To make shredded BBQ beef, cut a 4-pound roast in half, and place in a slow cooker. Top the beef with 1 large sliced onion, 1 cup of ketchup, 1/4 cup lemon juice, 3 tablespoons Worcestershire sauce, 2 tablespoons apple cider vinegar, 2 tablespoons brown sugar, 1 teaspoon salt and 1/4 teaspoon pepper. For an optional smoky flavor, add 1/2 teaspoon Liquid Smoke. Cover the mixture, and heat on low for eight to nine hours. Shred the beef, and serve on kaiser rolls.
For the creamed potato casserole, boil 10 pounds of potatoes for 15 to 20 minutes, then drain and rinse the potatoes with cold water. Peel and cut the potatoes when cool. Next, melt 2/3 cup of butter, and slowly stir in 2/3 cup of flour. Boil the mixture for about 2 minutes or until thick. Mix 1 cup of the butter and flour mixture with 8 beaten egg yolks, then return that mixture to the original pan.

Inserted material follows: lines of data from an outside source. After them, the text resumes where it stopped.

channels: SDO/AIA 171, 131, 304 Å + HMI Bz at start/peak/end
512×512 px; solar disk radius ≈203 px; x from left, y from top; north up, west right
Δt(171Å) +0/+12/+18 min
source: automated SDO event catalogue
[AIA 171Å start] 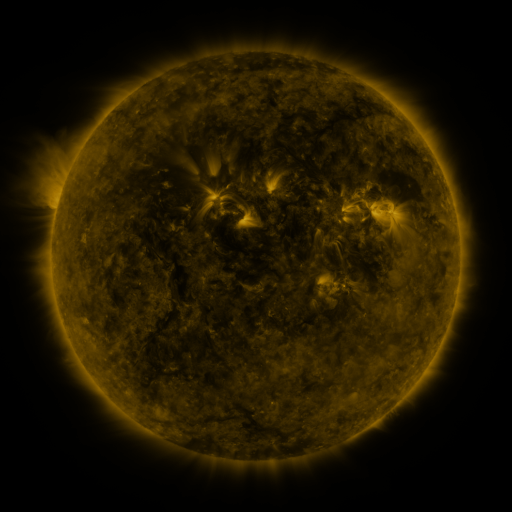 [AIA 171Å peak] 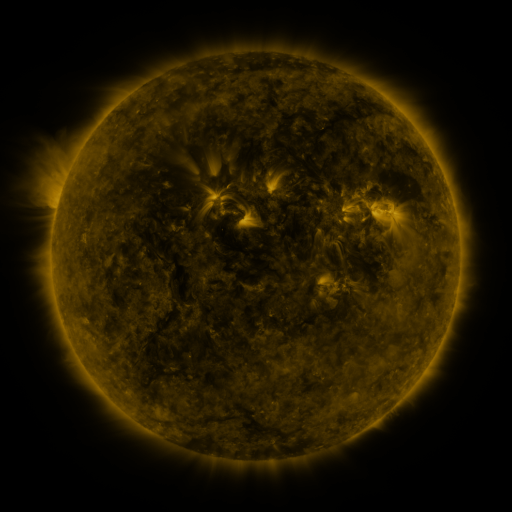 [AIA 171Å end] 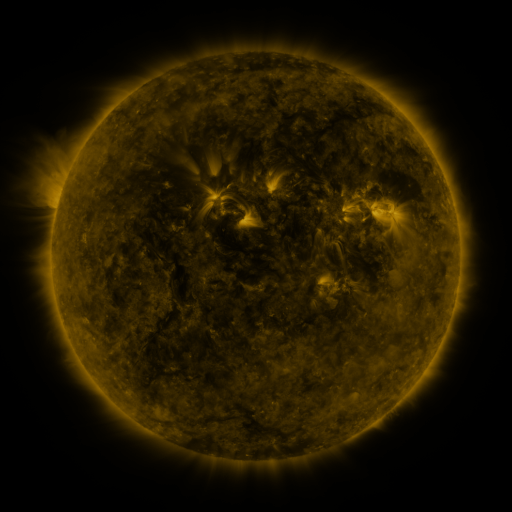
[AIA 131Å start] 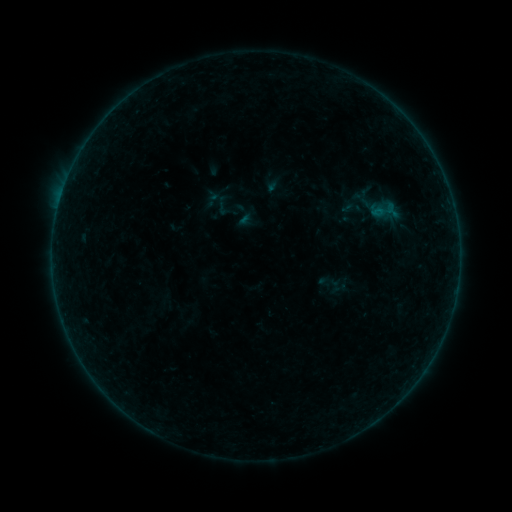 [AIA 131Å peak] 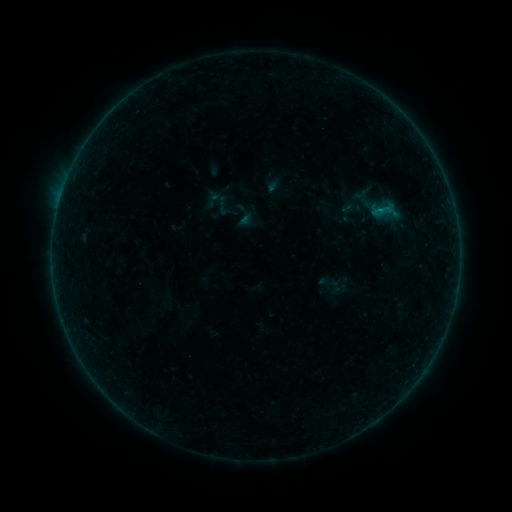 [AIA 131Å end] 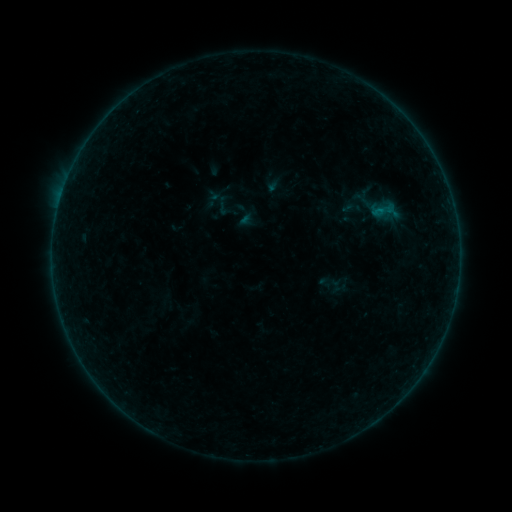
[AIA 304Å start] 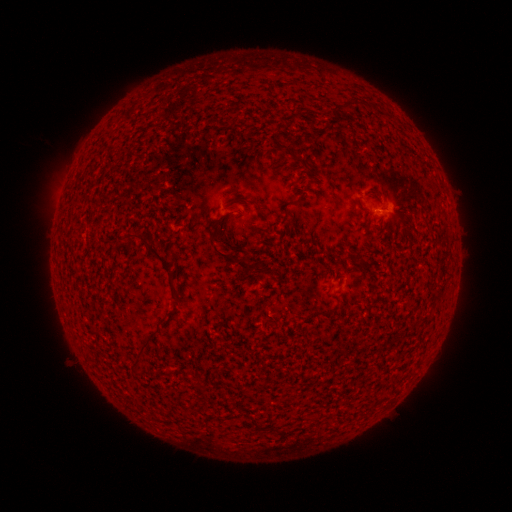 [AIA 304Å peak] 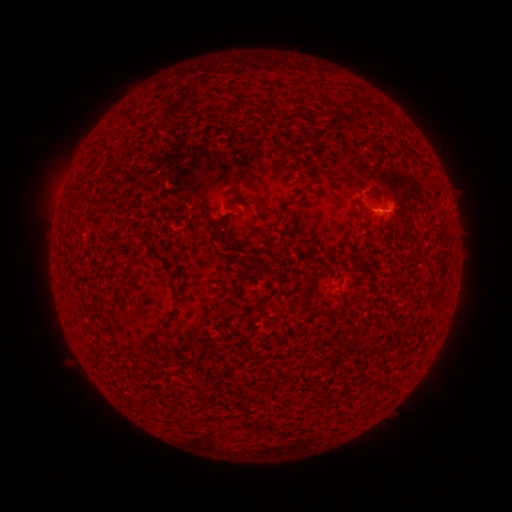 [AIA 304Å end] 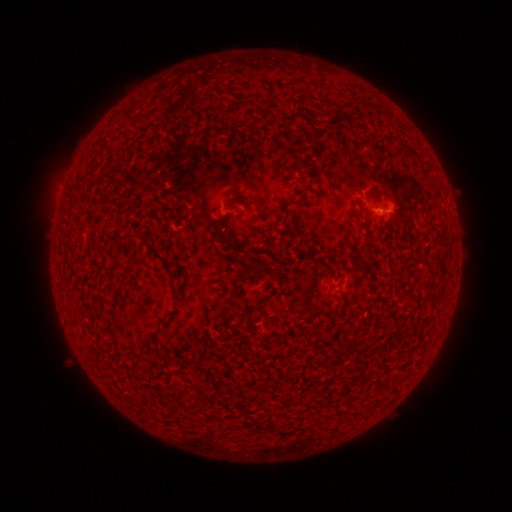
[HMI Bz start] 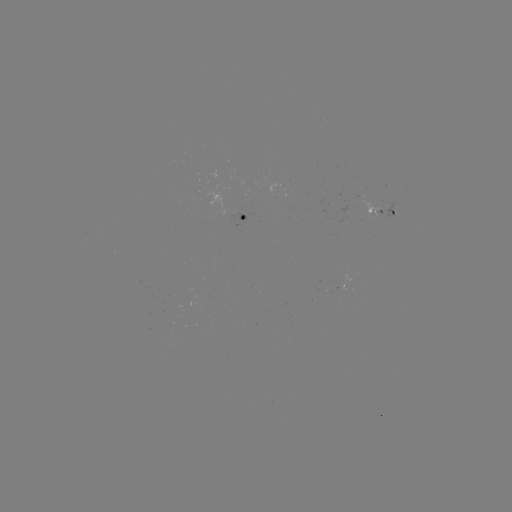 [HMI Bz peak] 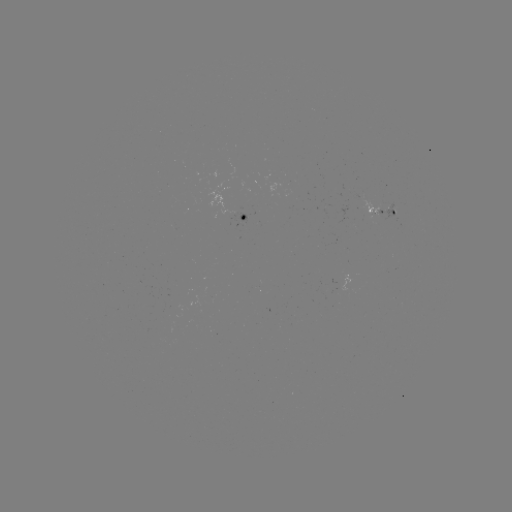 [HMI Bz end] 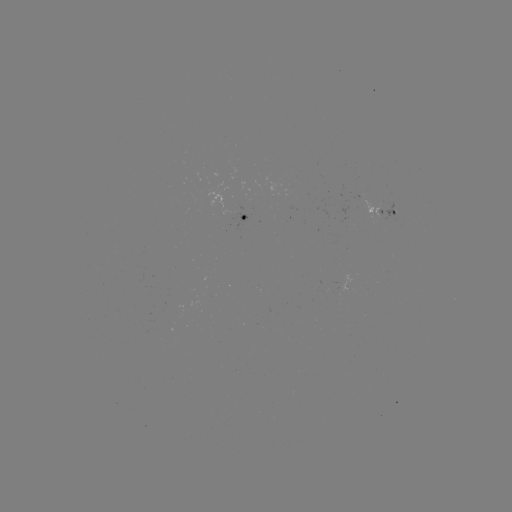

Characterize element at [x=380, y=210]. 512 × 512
B2.1 flare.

Add 1 1/2 cups minced fresh parsley, 3 teaspoons salt, 3/4 teaspoon pepper and 1/4 teaspoon cayenne pepper into the cream mixture. Layer the cream mixture and potatoes in a couple of 3-quart casserole dishes. Top with a mixture of 3 tablespoons melted butter and 1 cup seasoned breadcrumbs, and bake at 375 F for 45 minutes.